■ Given problem 1 ■
List every geographic place named in the multicast article.
■ Given problem 2 ■
Quote the passage of the multicast article starting at "Multimedia doesn't do" and ending at "over the Internet.".

■ Text shown ■
>>>>>
Multimedia doesn't do anything for me. Since we moved into our new house in 1993, I haven't gotten around to hooking up the TV. There's always been something more interesting to do--for example, fiddling with my computer or working on multicast over the Internet.
Multicast and multimedia are closely related. To understand why multicast is important (and what it is), remember that multimedia of all kinds means lots and lots of bits, like the 12MB preview of the last Star Trek movie. Multimedia usually means moving the bits from one place to another on the Internet.
On the Air
There are two problems involved in moving enough data around to allow thousands of people to see Star Trek captains Kirk and Picard in multimedia motion. First, even though the backbone of the Internet is composed of very high-speed links, it's wasteful to send the same data repeatedly on the same expensive shared resource. Why keep moving the same preview from Los Angeles to New York, on the same lines, over and over again? When the lines are between North America and Europe, the problem is more acute because bandwidth is expensive. It would be a better use of scarce resources to avoid sending the same data over the backbone more than once.
The second problem is more subtle. The access line between the provider of the data and the Internet itself becomes a major bottleneck when many users are retrieving data at the same time. For example, if a data provider had a 56-Kbps access line and a dozen people tried to retrieve a file at the same time, each user would obtain throughput not much better than that found using a 2,400-bps modem.
Multicasting is a network technology that must be mastered to solve the dual problems of wasted bandwidth and slow access lines. You probably know the term broadcasting. In the world of networks, broadcasting means sending a message, addressed to no one in particular, to every station on the network. The opposite of broadcasting is unicasting, in which a message is addressed to a single user. Multicasting is halfway between the two. A multicast message is sent to some subset of the stations on the network, called the multicast group.
<<<<<
■ Recorded data ■
>>>>>
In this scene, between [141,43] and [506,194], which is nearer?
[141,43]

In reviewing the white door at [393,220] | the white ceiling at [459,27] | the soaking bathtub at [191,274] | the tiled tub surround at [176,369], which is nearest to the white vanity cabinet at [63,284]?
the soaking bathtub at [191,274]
<<<<<
■ Complete response 1 ■
Los Angeles, New York, North America, Europe

■ Complete response 2 ■
Multimedia doesn't do anything for me. Since we moved into our new house in 1993, I haven't gotten around to hooking up the TV. There's always been something more interesting to do--for example, fiddling with my computer or working on multicast over the Internet.